Production traces are the best source because they reflect real user wording, ambiguity, and distribution. Start by sampling support questions, search logs, failed conversations, and high-value workflows.

Domain expert cases

Ask subject-matter experts to write edge cases: ambiguous queries, policy exceptions, multi-document questions, and questions where the correct answer is "not enough information." These examples catch the failures that generic synthetic data often misses.

Synthetic bootstrapping

Use synthetic examples to get initial breadth, but review them. Synthetic data often over-represents clean questions and under-represents the messy phrasing users actually type.

How many examples is enough

Dataset size	Use it for	Limitations
50 examples	Fast smoke tests and local development.	Good for catching obvious regressions, weak for category-level analysis.
200+ examples	Pull request checks and threshold gates.	Useful confidence, but still needs careful segmentation.
1000+ examples	Production baselines and per-category reporting.	Requires maintenance discipline and label quality checks.

Version the dataset like application code

Store the dataset in version control and attach the dataset version to every eval run. Otherwise, you will not know whether a score changed because the system improved or because the test set changed.

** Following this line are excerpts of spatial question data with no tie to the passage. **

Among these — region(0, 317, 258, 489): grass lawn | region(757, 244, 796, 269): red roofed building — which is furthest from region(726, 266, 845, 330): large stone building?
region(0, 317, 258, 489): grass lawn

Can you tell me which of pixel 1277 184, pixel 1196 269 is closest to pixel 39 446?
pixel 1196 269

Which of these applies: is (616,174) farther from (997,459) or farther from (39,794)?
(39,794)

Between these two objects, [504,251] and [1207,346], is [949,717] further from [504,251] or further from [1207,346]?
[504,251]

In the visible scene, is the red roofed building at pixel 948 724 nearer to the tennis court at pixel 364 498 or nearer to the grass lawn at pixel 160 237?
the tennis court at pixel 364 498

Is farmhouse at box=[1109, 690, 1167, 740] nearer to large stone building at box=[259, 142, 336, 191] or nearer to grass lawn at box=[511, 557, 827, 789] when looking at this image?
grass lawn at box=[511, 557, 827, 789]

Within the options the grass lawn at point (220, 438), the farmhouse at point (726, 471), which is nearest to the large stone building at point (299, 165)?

When changing examples, use the same discipline as code review:

Require a reason for adding, deleting, or relabeling examples.
Keep old examples unless they are invalid or duplicated.
Track categories so new examples do not skew the dataset silently.
Separate smoke-test subsets from full benchmark sets.

Run it in eval.ninja

Once examples include user input, retrieved context, response, and reference fields, they can be sent to eval.ninja from CI or from a scheduled benchmark job.

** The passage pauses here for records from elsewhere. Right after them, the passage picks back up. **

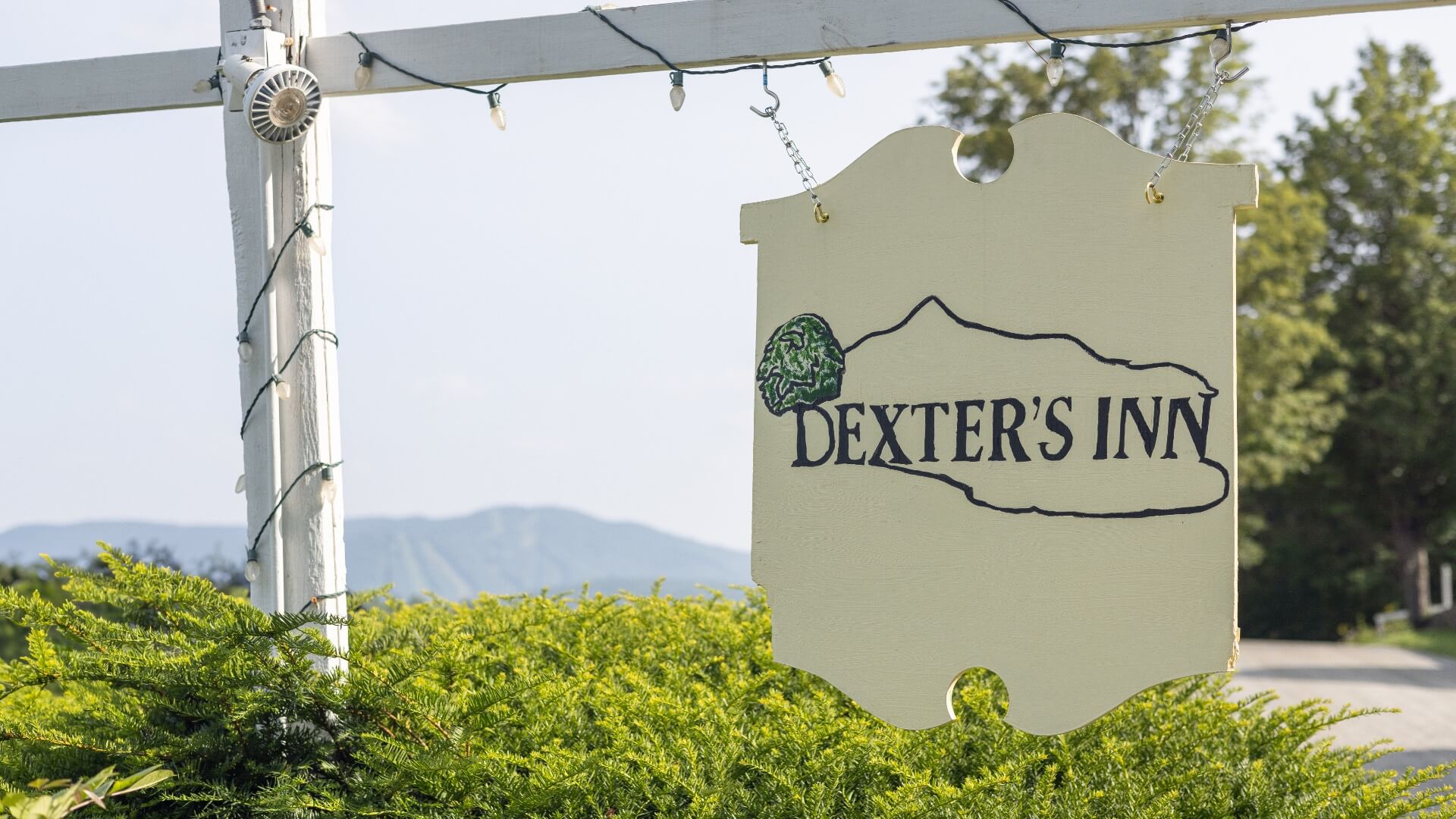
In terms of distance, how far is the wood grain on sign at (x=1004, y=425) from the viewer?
2.25m

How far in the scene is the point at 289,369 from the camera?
309cm

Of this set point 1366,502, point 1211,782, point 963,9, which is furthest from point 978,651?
point 1366,502

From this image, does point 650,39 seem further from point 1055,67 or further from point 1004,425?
point 1004,425

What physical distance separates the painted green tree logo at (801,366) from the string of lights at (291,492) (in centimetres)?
123

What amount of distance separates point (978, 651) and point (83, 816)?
2010 mm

curl -X POST https://api.eval.ninja/v1/evaluate \
  -H "Authorization: Bearer $EVAL_NINJA_KEY" \
  -H "Content-Type: application/json" \
  -d @golden-dataset-sample.json

Common mistakes

Only labeling expected answers

For RAG, expected source evidence is just as important as the answer. Without source labels, you can evaluate final answer quality but cannot reliably diagnose retrieval regressions.

Letting easy synthetic questions dominate

If most examples come from synthetic generation, your system may score well while failing real user questions. Keep a separate field for source and report scores by source type.

Changing thresholds without preserving baselines

Thresholds should move when the product expectation changes, not when a team wants a failing build to pass. Keep baseline run history and require review for threshold changes.